## Task description
Carry on the court opinion on joint adventure, picking up right after its final citation.

## Text to read

# # # #

In the early case of Daily States Pub. Co. v. Uhalt, 169 La. 893, 126 So. 228 (1930), this Court discussed Joint Adventure at length as follows:
"Joint adventure, as a legal concept, is of comparatively recent origin, and is the creature of American courts, 33 C.J.p. 841. The concept has received some recognition in this state. Ludeau v. Avoyelles Cotton Co., Inc., 164 La. 275, 113 So. 846; Doane v. Adams Co., 15 La.Ann. 350.
"`A joint adventure has been aptly defined as a special combination of two or more persons, where in some specific venture a profit is jointly sought without any actual partnership or corporate designation.' 33 C.J. p. 841. A joint adventure has also been defined as `An association of two or more persons to carry out a single business enterprise for profit.' Fletcher v. Fletcher, 206 Mich. 153, 172 N.W. 436, 440. It has been held that a corporation may be a member of a joint adventure, the purposes of which are within its corporate powers. Tusant Son Co. v. Chas. Weitz Sons, 195 Iowa 1386, 191 N.W. 884. The relations between joint adventures are assimilated to those of partners inter se. Ludeau v. Avoyelles Cotton Co., supra. As respects the character of the business undertaken, the principal difference between a partnership and a joint adventure `is that, while a copartnership is ordinarily formed for the transaction of a general business of a particular kind, a joint adventure is usually, but not necessarily, limited to a single transaction, although the business of conducting it to a successful termination may continue for a number of years.'
"As to the duration of the association: `If no date is fixed by the contract for the termination of the adventure, or its termination is dependent upon the happening of a contingency, the agreement is usually constituted to remain in force until the purpose is accomplished, or the contingency has happened, and neither party can, without just cause, terminate the adventure until that time.' 33 C.J. p. 849. However, this is not always the case, for `Where the contract contemplates a series of business ventures, such as buying and selling corporate stocks or bonds, or real estate on speculation, and there is no time limited for the continuance of the enterprise, it is usually held that the contract is terminable at will by any party to it.' 33 C.J.p. 849. In fact, it has been held that a joint adventure is subject to the same rules, regarding its duration, as a partnership. Hardin v. Robinson, 178 A.D. 724, 162 N.Y.S. 531, affirmed by memorandum decision, 223 N.Y. 651, 119 N.E. 1047." See Duncan v. Gill, La.App., 227 So.2d 834, 835; Fossier v. American Printing Co., Ltd., La.App., 130 So.2d 529.

# # # #

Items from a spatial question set
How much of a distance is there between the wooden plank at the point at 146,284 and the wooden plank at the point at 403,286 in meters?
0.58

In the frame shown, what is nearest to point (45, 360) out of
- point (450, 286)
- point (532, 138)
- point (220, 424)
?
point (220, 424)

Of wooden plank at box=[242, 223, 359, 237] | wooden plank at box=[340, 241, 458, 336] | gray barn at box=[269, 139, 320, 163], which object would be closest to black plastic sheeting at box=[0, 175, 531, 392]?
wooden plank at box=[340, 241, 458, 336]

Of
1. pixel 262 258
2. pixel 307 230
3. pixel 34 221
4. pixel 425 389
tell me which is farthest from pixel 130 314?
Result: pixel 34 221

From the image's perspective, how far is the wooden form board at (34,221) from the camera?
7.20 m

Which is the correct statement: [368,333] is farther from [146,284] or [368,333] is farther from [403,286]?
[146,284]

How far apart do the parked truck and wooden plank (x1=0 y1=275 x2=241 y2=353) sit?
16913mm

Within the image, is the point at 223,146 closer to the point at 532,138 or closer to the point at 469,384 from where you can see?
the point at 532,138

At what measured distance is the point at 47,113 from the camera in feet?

# # # #

## Task result
In Villarrubia v. Roy, 162 So.2d 86 (1964) the Court of Appeal stated:
"Joint ventures are similar to partnerships and generally are governed by the same rules and principles. One of the elements of a joint venture is a mutual participation in the profits. LSA-C.C. Arts. 2801, 2811; Little v. Haik, La.App., 154 So.2d 507; McCann v. Todd, 203 La. 631, 14 So.2d 469; Daily States Pub. Co. v. Uhalt, 169 La. 893, 126 So. 228; 25 Tul. L.Rev. 382, 383, 387. * * *"
In 46 Am.Jur.2d Joint Ventures, we find the following:
"Sec. 7 Generally.
"There appears to be substantial agreement that in order to constitute a joint venture, the following factors must be present: a contribution by the parties of money, property, effort, knowledge, skill, or other assets to a common undertaking; a joint property interest in the subject matter of the venture and a right of mutual control or management of the enterprise; exception of profits, or the presence of adventure; a right to participate in the profits; and, usually a limitation of the objective to a single undertaking or ad hoc enterprise. No specific or formal agreement is required. Whether persons have entered into a joint venture depends largely upon the terms of the particular agreement, upon the construction which the parties have given it, as indicated by the manner in which they have acted under it, and upon the nature of the undertaking, as well as upon other facts. [pp. 27, 28]
"* * *"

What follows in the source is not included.